Дороги хороши. Ничем не хуже, например, греческих дорог или же испанских. Даже лучше. Просторнее и прямее.
Слишком просторные и прямые. Слишком много слишком красивых машин, слишком быстро везущих слишком ярких женщин. Да! Дороги – чепуха по сравнению со здешними женщинами! Там, в Грозном, они в свои тридцать пять уже семь раз родили, и тела их разрушены. А тут – Москва! Голые плечи, ноги, спины, животы; стринги, wonderbra, пирсинг, ботокс, коллаген, фитнес, педикюр, тотальная эпиляция; сухой мартини, тонкие «вог» с ментолом; в десять утра четырнадцатилетние девочки прилюдно лакают пиво и матерятся так, что желание отрезать им язык и губы возникает внутри тебя просто и естественно, как если бы речь шла о мытье рук перед едой.
Прожаренный солнцем человек с окраины, горец, гость из колонии, не может любить этот город. Неряшливо большой, нелогично просторный. Немерено асфальта, камня, железа и огней. И блядей. Особенно блядей. В исламе блядство побеждено, а среди православных процветает. Терпимы православные.

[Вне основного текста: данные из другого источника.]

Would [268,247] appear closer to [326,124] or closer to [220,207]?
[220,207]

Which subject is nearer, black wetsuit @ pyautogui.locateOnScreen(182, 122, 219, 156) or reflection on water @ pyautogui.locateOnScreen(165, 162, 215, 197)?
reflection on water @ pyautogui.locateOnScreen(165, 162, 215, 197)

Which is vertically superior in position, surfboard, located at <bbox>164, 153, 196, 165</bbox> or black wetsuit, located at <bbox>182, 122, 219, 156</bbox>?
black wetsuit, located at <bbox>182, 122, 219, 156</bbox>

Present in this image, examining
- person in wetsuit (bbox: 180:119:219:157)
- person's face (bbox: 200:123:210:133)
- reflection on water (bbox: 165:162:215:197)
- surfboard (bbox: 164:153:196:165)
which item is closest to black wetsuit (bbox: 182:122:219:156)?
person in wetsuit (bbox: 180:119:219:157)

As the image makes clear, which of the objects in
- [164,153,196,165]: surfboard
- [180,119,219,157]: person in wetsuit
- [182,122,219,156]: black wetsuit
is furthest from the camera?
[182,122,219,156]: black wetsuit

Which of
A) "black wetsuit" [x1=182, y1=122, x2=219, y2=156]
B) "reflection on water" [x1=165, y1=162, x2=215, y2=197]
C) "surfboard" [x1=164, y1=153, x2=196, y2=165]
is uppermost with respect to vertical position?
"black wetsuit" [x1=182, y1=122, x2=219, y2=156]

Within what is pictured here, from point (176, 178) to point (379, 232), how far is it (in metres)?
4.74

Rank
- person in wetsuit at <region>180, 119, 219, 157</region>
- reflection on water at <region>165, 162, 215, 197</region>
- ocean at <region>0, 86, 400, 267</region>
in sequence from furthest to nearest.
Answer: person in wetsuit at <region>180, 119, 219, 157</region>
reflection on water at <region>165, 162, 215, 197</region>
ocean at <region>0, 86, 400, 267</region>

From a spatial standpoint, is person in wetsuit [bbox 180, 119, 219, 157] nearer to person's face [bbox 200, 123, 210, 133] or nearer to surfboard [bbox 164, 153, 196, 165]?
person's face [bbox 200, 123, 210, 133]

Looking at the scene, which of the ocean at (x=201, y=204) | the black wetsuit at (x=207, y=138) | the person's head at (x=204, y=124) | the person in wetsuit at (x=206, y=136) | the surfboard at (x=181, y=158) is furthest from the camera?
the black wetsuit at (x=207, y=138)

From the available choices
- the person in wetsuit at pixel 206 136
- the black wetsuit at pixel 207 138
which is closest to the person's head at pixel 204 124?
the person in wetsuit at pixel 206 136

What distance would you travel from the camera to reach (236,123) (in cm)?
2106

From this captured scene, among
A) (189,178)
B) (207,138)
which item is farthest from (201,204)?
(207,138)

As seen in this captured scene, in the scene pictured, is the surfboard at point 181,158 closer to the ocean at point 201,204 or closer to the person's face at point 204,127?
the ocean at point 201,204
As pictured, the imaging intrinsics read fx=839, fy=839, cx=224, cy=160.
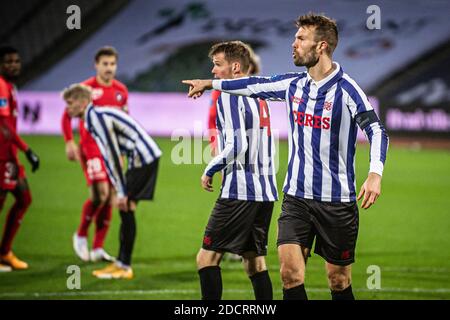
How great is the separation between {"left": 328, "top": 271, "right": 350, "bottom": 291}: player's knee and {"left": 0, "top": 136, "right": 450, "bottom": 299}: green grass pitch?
1.57 meters

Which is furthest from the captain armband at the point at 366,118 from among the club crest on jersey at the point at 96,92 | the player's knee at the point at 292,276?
the club crest on jersey at the point at 96,92

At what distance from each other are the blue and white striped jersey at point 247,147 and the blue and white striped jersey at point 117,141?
6.08ft

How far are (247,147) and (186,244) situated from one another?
3.91m

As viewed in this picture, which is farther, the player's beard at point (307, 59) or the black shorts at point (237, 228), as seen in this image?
the black shorts at point (237, 228)

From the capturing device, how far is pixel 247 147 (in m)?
5.52

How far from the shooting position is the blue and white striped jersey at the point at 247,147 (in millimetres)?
5480

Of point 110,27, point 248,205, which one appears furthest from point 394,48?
point 248,205

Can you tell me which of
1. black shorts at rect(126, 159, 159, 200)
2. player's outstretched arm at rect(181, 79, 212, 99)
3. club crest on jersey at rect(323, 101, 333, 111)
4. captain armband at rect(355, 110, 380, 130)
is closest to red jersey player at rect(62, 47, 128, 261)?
black shorts at rect(126, 159, 159, 200)

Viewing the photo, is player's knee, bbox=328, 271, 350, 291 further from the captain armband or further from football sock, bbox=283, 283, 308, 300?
the captain armband

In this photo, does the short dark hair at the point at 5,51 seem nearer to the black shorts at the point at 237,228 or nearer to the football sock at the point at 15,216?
the football sock at the point at 15,216

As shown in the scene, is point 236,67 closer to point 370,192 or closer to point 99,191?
point 370,192

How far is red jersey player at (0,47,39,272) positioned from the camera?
7742mm

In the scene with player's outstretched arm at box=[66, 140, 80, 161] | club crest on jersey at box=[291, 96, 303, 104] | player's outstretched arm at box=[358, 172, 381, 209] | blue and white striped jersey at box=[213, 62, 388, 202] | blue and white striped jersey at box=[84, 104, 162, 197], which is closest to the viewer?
player's outstretched arm at box=[358, 172, 381, 209]

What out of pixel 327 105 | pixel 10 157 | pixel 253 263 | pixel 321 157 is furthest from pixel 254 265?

Захотеть завоевать – да. Захотеть ограбить – да. Убить мужчин, взять женщин. Но не полюбить. Разница чересчур велика. Там хижины, здесь дворцы. Там перебои с водой, здесь фонтаны и джакузи. Там драка за землю, здесь суета, понты, дисконтные карты. Приморенному провинциалу нечего сказать местным, снобливо пыхтящим. Разве что процитировать ныне забытого классика:
»Сдохнете от кокаина без наших сабель».
Вечером, радикально отмокнув в ванной и опрокинув добрую рюмаху, долго курил я гашиш, пока не обкурился до состояния прострации; был у меня афганский пластилин, жирный и мягкий, маленького шарика хватало, чтоб достичь состояния запредельного глубокомыслия. Нет, я не привез наркотик из Чечни, я не был так глуп; здесь купил, в столице. Курил не от страха, не от облегчения, что живым вернулся, а курил для полноты жизни. Бродил по квартире, один, вяло плавал в оранжевой закатной волне, плещущей в окна. Отсвечивали поверхности, какие-то стаканы и флаконы за стеклами шкафов; мебель у нас с женой старая, тещей подаренная. Полированные слонопотамы брежневской эпохи. На новую обстановку денег нет.